MISTAKE

746 18 17
                                    

Kategoria: nastolatki/erotyk

Autor: malikowa69

Liczba słów wg Wattpada: 3224

________________

Miesiąc wcześniej:

Witam się ze wszystkimi skinieniem głowy na korytarzu. Gdy jestem już na odpowiednim piętrze, wchodzę do swojego gabinetu by znowu przez osiem godzin pogrążyć się w mojej pracy. Odpalam laptopa i wchodzę w skrzynkę mailową, gdyż najpierw chcę zająć się tymi łatwiejszymi sprawami.

Jedna z wiadomości przypomina mi o bardzo ważnym projekcie, który musi być gotowy zaraz... na jutro? Gwałtownie podnoszę się z skórzanego fotela i szukam w regałach odpowiednią teczkę.

Od razu biorę się do pracy. Poprawiam szkice, jednak zdaję sobie sprawę, że nie tylko to mam do zrobienia. Muszę jeszcze skontaktować się z ekipą budowlaną i umówić się na realizację projektu.

Cholera jasna.

Jestem tak pochłonięta projektami, że nie usłyszałam pukania i tego jak ktoś wchodzi nieproszony do mojego gabinetu.

- Proszę pani, ma pani gościa. - oznajmia moja sekretarka.

Nie mam czasu nawet unieść wzroku znad papierów.

- Nie teraz. - odparłam i znów pogrążyłam się w projekcie nowego luksusowego hotelu. Po raz kolejny zauważyłam spory błąd moich pracowników, na co zacisnęłam z całej siły mój ołówek, który akurat trzymałam w dłoni.

- Ale to ponoć bardzo ważne, proszę Pani. - Samatha zaczyna panikować.

- Zgadzam się. To bardzo ważne, Elyanne. - zesztywniałam.

To ten głos. To znów ten głos, który bardzo dobrze pamiętam, choć minęło już tyle lat... Niepewnie podnoszę głowę i akcja mojego serca zostaje zatrzymana.

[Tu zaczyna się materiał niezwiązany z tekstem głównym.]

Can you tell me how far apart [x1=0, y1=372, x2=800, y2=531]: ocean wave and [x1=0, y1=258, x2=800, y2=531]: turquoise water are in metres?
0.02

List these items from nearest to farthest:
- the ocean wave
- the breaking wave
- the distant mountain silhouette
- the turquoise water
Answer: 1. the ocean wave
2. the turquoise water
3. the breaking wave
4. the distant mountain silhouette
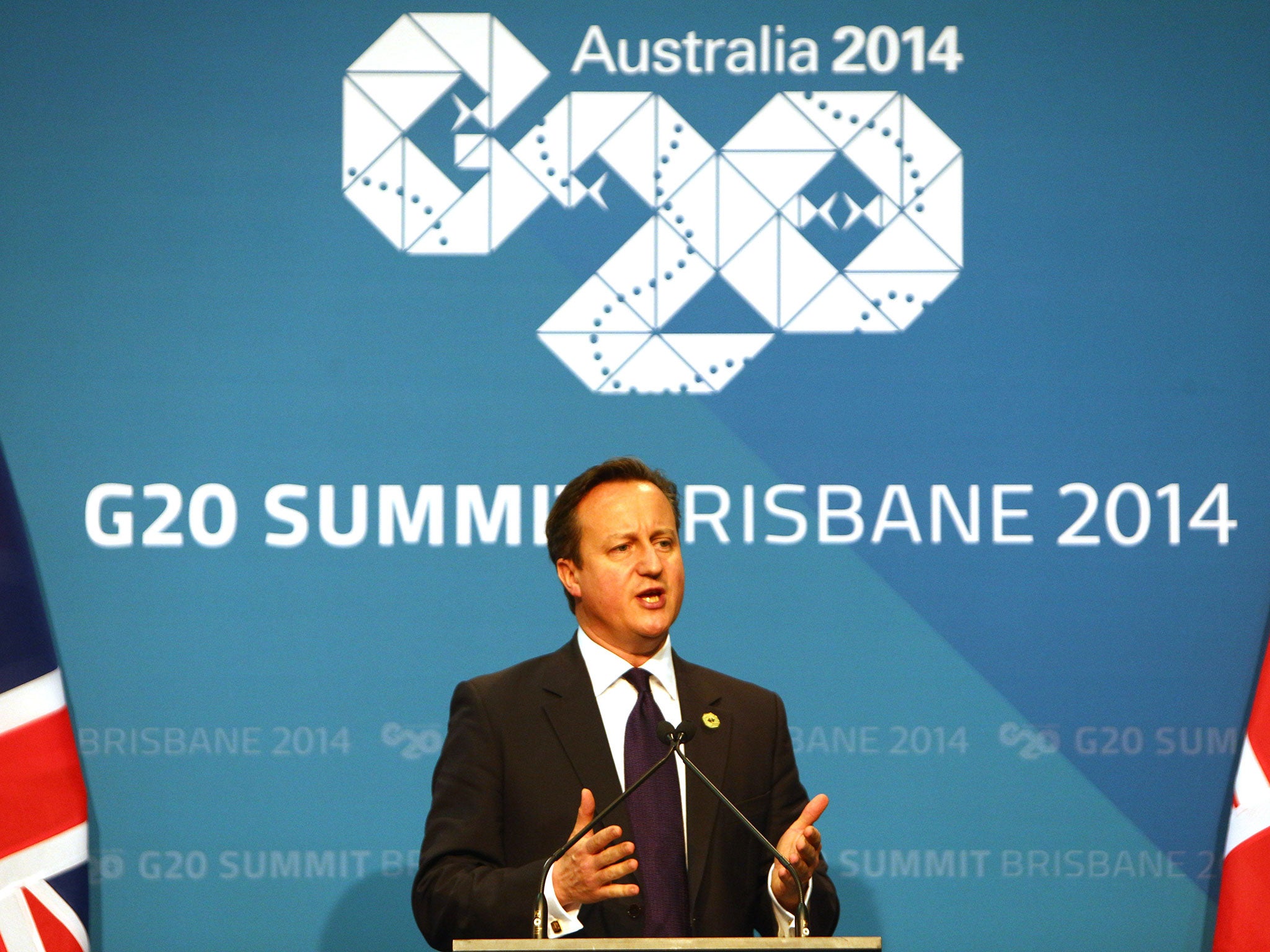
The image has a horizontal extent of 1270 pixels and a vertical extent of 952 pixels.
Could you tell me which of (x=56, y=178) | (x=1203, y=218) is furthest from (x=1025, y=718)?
(x=56, y=178)

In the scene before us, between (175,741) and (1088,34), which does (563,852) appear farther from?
(1088,34)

Doskonale pamiętałam te błyszczące tęczówki, które teraz są we mnie wnikliwie wpatrzone. W tym momencie czułam się jak zaczarowana. Te oczy pomimo iż były tak bardzo piękne przyniosły mi ogromny ból, który równał się z wieloma wspomnieniami.

- Wyjdź, Samantho. - mój głos był pusty. Dalej wpatrywałam się w postawną sylwetkę mężczyzny, który cały czas stał przede mną.

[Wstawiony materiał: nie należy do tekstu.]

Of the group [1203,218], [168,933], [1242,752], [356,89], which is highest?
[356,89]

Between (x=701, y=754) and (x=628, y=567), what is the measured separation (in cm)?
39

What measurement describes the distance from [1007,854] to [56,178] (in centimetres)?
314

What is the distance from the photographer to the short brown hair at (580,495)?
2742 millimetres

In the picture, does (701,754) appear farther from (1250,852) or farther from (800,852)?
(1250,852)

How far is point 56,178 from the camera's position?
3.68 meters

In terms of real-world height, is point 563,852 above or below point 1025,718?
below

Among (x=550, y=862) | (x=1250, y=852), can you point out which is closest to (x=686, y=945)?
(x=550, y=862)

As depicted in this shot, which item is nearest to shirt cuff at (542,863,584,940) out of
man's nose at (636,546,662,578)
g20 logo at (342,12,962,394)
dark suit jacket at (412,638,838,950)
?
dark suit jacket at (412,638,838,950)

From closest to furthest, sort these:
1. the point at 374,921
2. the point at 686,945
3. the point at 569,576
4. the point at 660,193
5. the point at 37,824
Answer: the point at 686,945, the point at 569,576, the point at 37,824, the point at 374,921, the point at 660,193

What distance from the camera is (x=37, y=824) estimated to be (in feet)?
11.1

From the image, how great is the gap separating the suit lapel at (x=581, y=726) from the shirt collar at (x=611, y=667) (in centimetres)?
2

Zmienił się. Tak bardzo się zmienił, a jednocześnie dalej został tym nastolatkiem, którego bardzo dokładnie zapamiętałam.

Miał na sobie idealnie skrojony garnitur, pod którym na pewno znajdowała się umięśniona sylwetka. Na zewnętrznej stronie obu dłoni dostrzegłam tatuaże, których jeszcze wtedy nie było. Twarz ma bardziej dojrzalszą i teraz zdobił ją kilkudniowy zarost, który dodawał mu powagi, jak i był cholernie seksowny. Włosy aktualnie miał podobne jak kiedyś, tylko grzywka teraz była nieco krótsza. Boki i tył tak jak wcześniej zostały starannie wygolone.

Skurwysyn był jeszcze bardziej przystojny niż zapamiętałam.

W końcu odważyłam się odezwać:

- Co ty tu robisz? - zapytałam drżącym głosem.

Nie sądziłam, że gdy już się odezwę, to wypłyną ze mnie te wszystkie wspomnienia, które przez lata w sobie tłumiłam. Nie miałam nikogo, kto by stał po mojej stronie.

- Szukałem Cię. - odparł cichym i delikatnie ostrym głosem. - W końcu cię mam. - dodał już lżej.

- Co ty pieprzysz! - oburzyłam się i okrążyłam biurko, stając naprzeciwko niego.